### Excerto do texto
* * *

No mundo pré-pandémico, o ARN mensageiro era apenas uma espécie de ‘escravo’ do ADN, uma molécula de uma única hélice que servia para executar os comandos codificados na famosa dupla hélice. Só os cientistas que trabalhavam na área estavam convencidos de que esta molécula mais simples e versátil poderia vir a ter um impacto enorme na forma como se previnem e tratam doenças. Uma pandemia depois, milhões de vidas salvas, alguma polémica depois, já todos ouvimos falar do RNAm (na notação em inglês) e muitos de nós até recebemos uma, ou várias, injeções destas moléculas que transportam a informação sobre como o nosso organismo se pode defender do coronavírus causador da Covid. Agora o Comité Nobel vem imprimir o seu indelével selo de qualidade à tecnologia, atribuindo o Prémio Nobel da Medicina e Fisiologia à dupla de cientistas Katalin Karikó – nascida na Hungria, é professora e vice-presidente da farmacêutica BioNTech – e Drew Weissman, americano, professor na Universidade de Medicina de Perelman.
“Salvaram milhões de vidas”, justificou o Comité do Prémio Nobel, no Instituto Karolinska, em Estocolmo. “Através das suas descobertas inovadoras, que alteraram fundamentalmente a nossa compreensão da forma como o ARNm interage com o nosso sistema imunitário, os laureados contribuíram para a taxa sem precedentes de desenvolvimento de vacinas durante uma das maiores ameaças à saúde humana nos tempos modernos”, acrescenta-se.
Investigador e professor no Departamento de Bioengenharia do Instituto Superior Técnico, Miguel Prazeres trabalha todos os dias para melhorar e tornar mais barata a produção de RNAm. Só com métodos eficientes e fiáveis de produção e purificação se consegue que a poderosa técnica seja financeiramente acessível, chegando ao maior número possível de pessoas.
O que torna esta tecnologia tão potente e eficaz?
Na sequência da administração de uma vacina de mRNA, por exemplo para imunização contra uma doença infeciosa, o sistema imunitário gera respostas imunitárias robustas, guardando um nível de memória que lhe permite responder de forma muito eficaz se o indivíduo for infetado numa data posterior. Outras vantagens da tecnologia, que a tornam tão atrativa e que justificam o sucesso tremendo na luta contra a covid 19, incluem a rapidez com que é possível desenvolver uma vacina, a flexibilidade que permite adaptar uma vacina existente a novas variantes e processos de manufatura que são essencialmente os mesmos, isto é, independentes da vacina em questão.

* * *

### Extrato de dados
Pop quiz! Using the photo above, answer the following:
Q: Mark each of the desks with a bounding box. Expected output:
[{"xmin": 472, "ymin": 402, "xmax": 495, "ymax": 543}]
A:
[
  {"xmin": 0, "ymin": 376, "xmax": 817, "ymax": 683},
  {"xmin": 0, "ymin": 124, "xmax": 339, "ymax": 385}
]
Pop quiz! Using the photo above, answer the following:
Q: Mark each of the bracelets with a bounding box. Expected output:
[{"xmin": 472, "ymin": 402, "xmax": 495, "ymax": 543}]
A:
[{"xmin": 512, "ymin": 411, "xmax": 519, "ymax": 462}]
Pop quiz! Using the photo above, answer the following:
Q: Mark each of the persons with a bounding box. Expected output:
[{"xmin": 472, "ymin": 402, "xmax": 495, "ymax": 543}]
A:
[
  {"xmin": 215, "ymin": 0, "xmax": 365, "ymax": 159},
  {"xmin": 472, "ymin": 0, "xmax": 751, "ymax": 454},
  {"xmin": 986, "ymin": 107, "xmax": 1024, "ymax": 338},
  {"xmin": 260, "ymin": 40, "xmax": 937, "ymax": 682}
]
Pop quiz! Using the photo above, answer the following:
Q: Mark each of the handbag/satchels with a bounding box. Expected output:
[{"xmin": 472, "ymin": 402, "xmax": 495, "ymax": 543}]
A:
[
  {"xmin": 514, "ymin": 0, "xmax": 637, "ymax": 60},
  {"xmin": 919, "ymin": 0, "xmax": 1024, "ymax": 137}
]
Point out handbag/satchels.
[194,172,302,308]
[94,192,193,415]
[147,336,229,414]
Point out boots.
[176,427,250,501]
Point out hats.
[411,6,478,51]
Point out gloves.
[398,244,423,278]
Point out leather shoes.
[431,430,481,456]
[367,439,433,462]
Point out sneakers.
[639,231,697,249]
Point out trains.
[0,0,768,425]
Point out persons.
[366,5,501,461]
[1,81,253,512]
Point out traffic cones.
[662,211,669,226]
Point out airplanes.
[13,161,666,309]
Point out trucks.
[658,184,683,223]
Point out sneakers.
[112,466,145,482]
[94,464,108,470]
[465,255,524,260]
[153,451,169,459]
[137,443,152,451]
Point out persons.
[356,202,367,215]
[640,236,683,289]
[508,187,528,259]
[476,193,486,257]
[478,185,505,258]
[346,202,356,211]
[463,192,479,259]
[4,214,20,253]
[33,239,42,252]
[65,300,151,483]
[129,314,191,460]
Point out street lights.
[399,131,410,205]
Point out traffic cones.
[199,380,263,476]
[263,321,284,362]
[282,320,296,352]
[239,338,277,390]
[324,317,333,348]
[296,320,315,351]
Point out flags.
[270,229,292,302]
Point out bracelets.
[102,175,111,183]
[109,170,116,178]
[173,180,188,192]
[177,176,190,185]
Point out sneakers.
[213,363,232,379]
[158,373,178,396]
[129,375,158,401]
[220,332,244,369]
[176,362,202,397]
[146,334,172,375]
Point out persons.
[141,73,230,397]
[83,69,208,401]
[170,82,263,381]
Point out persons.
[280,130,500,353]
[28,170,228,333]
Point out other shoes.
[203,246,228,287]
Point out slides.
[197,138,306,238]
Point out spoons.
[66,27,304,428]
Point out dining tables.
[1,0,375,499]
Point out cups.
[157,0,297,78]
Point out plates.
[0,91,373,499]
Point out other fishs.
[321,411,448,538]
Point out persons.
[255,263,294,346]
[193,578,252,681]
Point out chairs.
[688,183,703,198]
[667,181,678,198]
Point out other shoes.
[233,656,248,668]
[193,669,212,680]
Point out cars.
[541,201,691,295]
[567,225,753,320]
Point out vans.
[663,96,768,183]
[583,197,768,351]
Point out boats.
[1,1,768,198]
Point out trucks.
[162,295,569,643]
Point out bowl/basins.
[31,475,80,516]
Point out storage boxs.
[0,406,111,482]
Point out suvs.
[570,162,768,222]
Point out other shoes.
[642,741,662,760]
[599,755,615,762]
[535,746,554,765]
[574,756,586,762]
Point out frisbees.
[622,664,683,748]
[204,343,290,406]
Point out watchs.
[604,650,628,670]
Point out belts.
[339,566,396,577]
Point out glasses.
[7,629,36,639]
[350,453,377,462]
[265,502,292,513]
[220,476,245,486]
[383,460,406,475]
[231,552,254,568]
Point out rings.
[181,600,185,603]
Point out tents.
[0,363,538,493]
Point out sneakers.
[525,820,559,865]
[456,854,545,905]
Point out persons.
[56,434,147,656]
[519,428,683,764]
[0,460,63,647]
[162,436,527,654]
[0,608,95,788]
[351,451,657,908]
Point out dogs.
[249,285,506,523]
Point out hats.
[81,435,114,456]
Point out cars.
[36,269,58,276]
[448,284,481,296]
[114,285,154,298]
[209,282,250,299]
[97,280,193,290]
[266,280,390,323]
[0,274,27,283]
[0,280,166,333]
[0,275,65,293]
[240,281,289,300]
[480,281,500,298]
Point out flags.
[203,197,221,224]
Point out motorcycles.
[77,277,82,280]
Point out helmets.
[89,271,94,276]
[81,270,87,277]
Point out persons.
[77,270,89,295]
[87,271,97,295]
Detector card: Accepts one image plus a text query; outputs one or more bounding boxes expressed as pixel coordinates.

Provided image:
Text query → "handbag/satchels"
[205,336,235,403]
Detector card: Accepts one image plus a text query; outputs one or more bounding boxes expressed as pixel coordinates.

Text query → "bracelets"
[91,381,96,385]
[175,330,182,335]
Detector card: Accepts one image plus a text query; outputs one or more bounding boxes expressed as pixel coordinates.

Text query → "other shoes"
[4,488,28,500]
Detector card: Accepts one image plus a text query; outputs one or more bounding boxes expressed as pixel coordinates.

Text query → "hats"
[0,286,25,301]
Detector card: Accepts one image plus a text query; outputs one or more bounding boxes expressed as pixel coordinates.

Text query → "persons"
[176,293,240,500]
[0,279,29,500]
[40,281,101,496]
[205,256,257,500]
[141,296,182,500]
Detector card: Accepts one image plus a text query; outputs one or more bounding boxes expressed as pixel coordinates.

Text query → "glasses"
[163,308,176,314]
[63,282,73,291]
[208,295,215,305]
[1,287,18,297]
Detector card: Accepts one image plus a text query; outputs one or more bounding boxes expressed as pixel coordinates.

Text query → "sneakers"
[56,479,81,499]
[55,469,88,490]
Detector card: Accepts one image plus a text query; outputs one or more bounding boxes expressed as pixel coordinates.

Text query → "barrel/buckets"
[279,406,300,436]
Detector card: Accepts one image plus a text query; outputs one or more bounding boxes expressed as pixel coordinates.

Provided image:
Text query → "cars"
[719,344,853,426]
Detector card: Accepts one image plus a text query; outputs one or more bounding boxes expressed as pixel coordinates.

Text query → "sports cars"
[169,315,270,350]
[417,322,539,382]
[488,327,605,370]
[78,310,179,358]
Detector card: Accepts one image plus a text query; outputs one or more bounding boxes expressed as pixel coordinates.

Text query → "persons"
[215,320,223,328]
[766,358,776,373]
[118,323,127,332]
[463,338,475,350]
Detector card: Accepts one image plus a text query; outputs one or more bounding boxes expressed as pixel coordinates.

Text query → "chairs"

* * *

### Exercícios
1 - Transcreva do texto sobre o ARN mensageiro o trecho que começa em "Investigador e professor" e segue até "possível de pessoas.".
2 - Segundo o texto sobre o ARN mensageiro, em que departamento e instituição Miguel Prazeres é investigador e professor?
3 - Prossiga o texto sobre o ARN mensageiro a partir do ponto em que termina.

### Respostas aos exercícios
1 -
Investigador e professor no Departamento de Bioengenharia do Instituto Superior Técnico, Miguel Prazeres trabalha todos os dias para melhorar e tornar mais barata a produção de RNAm. Só com métodos eficientes e fiáveis de produção e purificação se consegue que a poderosa técnica seja financeiramente acessível, chegando ao maior número possível de pessoas.

2 - No Departamento de Bioengenharia do Instituto Superior Técnico.

3 -
Parece-lhe que o Nobel também terá sido atribuído a estes dois cientistas para reforçar a importância e segurança da vacina?
Certamente que o impacto enorme das vacinas de mRNA no combate à Covid 19 constituiu um argumento de peso na decisão do comité Nobel. Quanto à segurança, todos os dados disponíveis indicam que ficou amplamente demonstrada com a vacinação massiva de milhões de indivíduos. A importância e segurança das vacinas decorre assim dessas evidências e factos e não tanto da atribuição do Nobel em si.
São conhecidas as aplicações da tecnologia de mRNA em oncologia e agora amplamente reconhecidas na prevenção contra vírus. É previsível que venham a existir outras aplicações?
As vacinas profiláticas (i.e. prevenção de doenças infeciosas) e terapêuticas (i.e. tratamento do cancro) são de facto as aplicações mais evidentes. Mas existem outras aplicações potenciais da tecnologia de mRNA em estudo, por exemplo no tratamento de doenças genéticas, em medicina regenerativa ou no tratamento de doenças autoimunes. Aplicações industriais são também possíveis, por exemplo no âmbito da produção de proteínas e enzimas.